**Task details:** Carry on the text about independence in relationships, printed below ahead of the listing, starting right after its final sentence.

**Page:**
::::

We are all born as one and when we grow up and are adults it is our responsibility and privilege to take responsibility of our selves and our lives. (Believe it or not).

Take responsibility of all of us and not half of ourselves. That’s part of being a grown up. But a lot of times people instead start to grow together with the other person either it`s a boyfriend or a girlfriend, wife or a husband and that is not a healthy development if you ask me.

You learn to walk and then one day you suddenly need someone to carry you through life? Support is one thing, being dependent of another person to manage life is s whole other story, if you ask me. (Again, this is my opinion, feel free to disagree).

Today I there for want to briefly go through 6 bullet points that I mean are essential in a healthy independent relationship. In a relationship where two people say they love each other and want to be a big part of the other persons life. With the goal of being two independent whole persons in a relationship your main focus should be on:Acting out of love and giving the same love to yourself as you are giving to your partner and vice versa.

My LOVE recipe in a relationship

1:Take the full responsibility of your actions.

The actions towards yourself and the actions towards the other person. A relationships is not a 50/50 agreement. It`s a 100/100. Both persons have to give (all) their best to make it work. Every night when you go to bed you should be able to look in the mirror and look at yourself knowing that you have done your best to give love to yourself and to the other person.

2: To love another person is about to make the other person FEEL your love

To love is not about you feeling the love. It`s about them feeling it. That’s giving love. Give a person what she/he wants or needs. It`s not about you,it`s about them. You can say you love a person as much as you like, but if they can not feel it your words aren’t worth that much.

3: Equal love

To love a person is to accept the person as he/she is and give themtheir freedom to be who they are. To respect them as they are and their needs. At the same time it is as important that you respect yourself your own needs. They are equal. You are not worth more or less than the other person. You are equal and should treat each other with respect and love- no matter what happens.

::::

**Data shown:**
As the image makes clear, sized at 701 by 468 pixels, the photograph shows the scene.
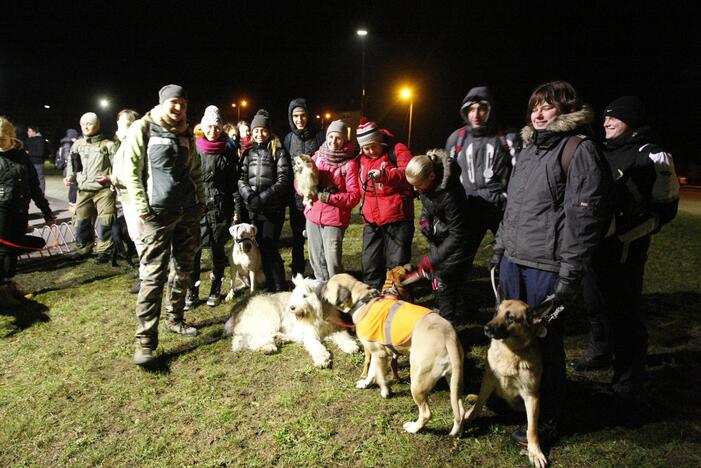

::::

**Exercise response:**
4: Give love as a principle

To be in love is not only a feeling, it`s a way of life. You choose to act based on the principle of love, no matter how you are feeling. If you are annoyed or angry you don’t let you anger affect the other person. If you need something you ask for it in polite way. You don’t say it`s his or hers fault because they didn’t understand og give it to you without you asking. You ask and if the other person for some reason can’t give it to you, you either accept it and keep loving that person or you make it clear that you are not OK with that, but you still love them and tell them in love. Your actions should be said and shown through love, no matter what you are communicating. You should always showing yourself and the other person both respect and love.

5:You can’t love another person higher than you love yourself.


It all starts with you. You want big love? Give big love to yourself. Then give the same amount of love to the other person. Don’t wait to get love, give. It starts with you. First you fill yourself up, then you have something to give and then you get it in return. It`s a circuit. Love isn’t something you have, you give it.

6: When you truly love, you let the person you love go:

If your really love a person you would do what ever you can to make them happy. You would even let that person go if he/she wants to go and not be close to you anymore. The reason for this is because your love for them is so big that you just want them to be happy and if they are not happy with you, that`s the right thing to do, to let them go(no matter how painful it is for you. It would be more painful to know that the person you love are in pain with you). You do not try to keep them from leaving you or making them feel sorry for you. You act out of love, with the mission to make them feel your love and love is free.

These are my main ingredients in a relationships full of big love. Big love that each person is feeling towards them selves and towards each other.

Do you want big love too?
Start giving love,
to yourself and to your partner.
Follow my 6 bullet points and notice how your love will grow
and so will the love you get in return.

Give love.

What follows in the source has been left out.